● **REQUIREMENT A**: Repeat word for word the lines of the listing from its start through the line containing "rusted metal artifact [752, 103, 792, 156]", inclusive, leaving out the picture.

## Start TEXT

Fig. 1. Edge Server Augmented with PIM: The illustration shows the edge server's task flow, with 'G1' to 'G3' as task generation time and 'P1' to 'P3' as the corresponding tasks queued for PIM processing.

The edge server augmented with PIM is designed with multiple levels of Resistive Random-Access Memory (RRAM) banks, where each bank houses a network of Non-volatile Memory (NVM) tiles that resemble a Network-on-Chip (NOC) structure for optimized control and data flow. Individual tiles are tasked with processing separate layers of CNN computations, enabling efficient data handling, and when needed, larger layers are divided and processed across multiple tiles in parallel. A data forwarding unit (blue boxes) associated with each tile manages the integration of data from multiple sources, performing necessary computations like merging. The tiles, configurable for different CNN layers, are equipped with processing elements (PEs) to fulfill the computational needs of each layer, facilitating a flexible, streamlined processing environment within the PIM framework.

Utilizing PIM architectures in edge computing effectively addresses the challenge of ensuring data freshness in realtime applications. PIM's ability to perform computations close to memory significantly reduces latency and increases bandwidth, crucial for tasks like image processing. This architecture minimizes unnecessary data movement, speeding up processing times to meet critical deadlines while also conserving energy. The reduction in energy consumption is particularly valuable for edge devices with limited power resources.

To evaluate the integration of PIM with edge servers and study how it enhances the computational performance, we used MNSIM 2.0 [20], which is a behavior-level modeling tool for memristor-based neuromorphic computing systems. It can simulate the hardware performance and neural network computing accuracy of different PIM architectures.

## End TEXT

● **REQUIREMENT B**: Reproduce word for word the part of the passage on PIM-augmented edge servers between "Utilizing PIM architectures" and "different PIM architectures.", inclusive.

## Start EXTRACTED ENTRIES

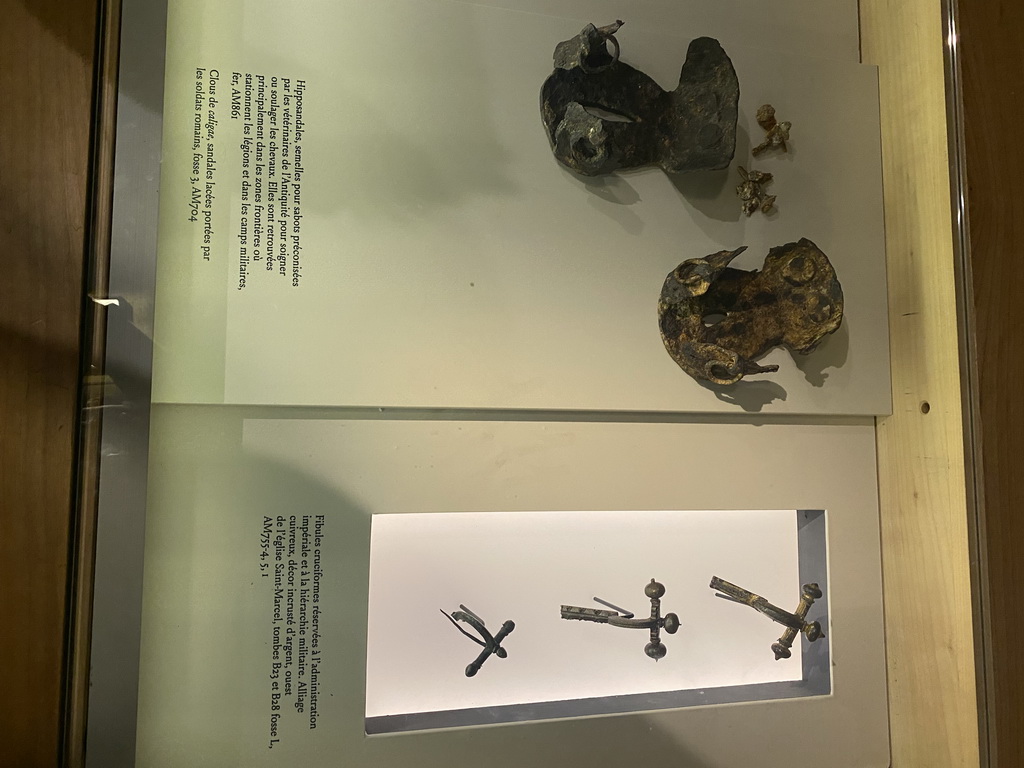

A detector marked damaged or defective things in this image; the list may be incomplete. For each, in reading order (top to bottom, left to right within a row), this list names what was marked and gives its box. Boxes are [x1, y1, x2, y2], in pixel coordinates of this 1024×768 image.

rusted metal artifact [540, 21, 740, 178]
rusted metal artifact [752, 103, 792, 156]
rusted metal artifact [736, 166, 776, 216]
rusted metal artifact [660, 238, 844, 384]
rusted metal artifact [442, 608, 516, 680]
rusted metal artifact [560, 576, 680, 660]
rusted metal artifact [712, 576, 824, 660]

## End EXTRACTED ENTRIES

● **WRITTEN REPLY A**:
A detector marked damaged or defective things in this image; the list may be incomplete. For each, in reading order (top to bottom, left to right within a row), this list names what was marked and gives its box. Boxes are [x1, y1, x2, y2], in pixel coordinates of this 1024×768 image.

rusted metal artifact [540, 21, 740, 178]
rusted metal artifact [752, 103, 792, 156]

● **WRITTEN REPLY B**:
Utilizing PIM architectures in edge computing effectively addresses the challenge of ensuring data freshness in realtime applications. PIM's ability to perform computations close to memory significantly reduces latency and increases bandwidth, crucial for tasks like image processing. This architecture minimizes unnecessary data movement, speeding up processing times to meet critical deadlines while also conserving energy. The reduction in energy consumption is particularly valuable for edge devices with limited power resources.

To evaluate the integration of PIM with edge servers and study how it enhances the computational performance, we used MNSIM 2.0 [20], which is a behavior-level modeling tool for memristor-based neuromorphic computing systems. It can simulate the hardware performance and neural network computing accuracy of different PIM architectures.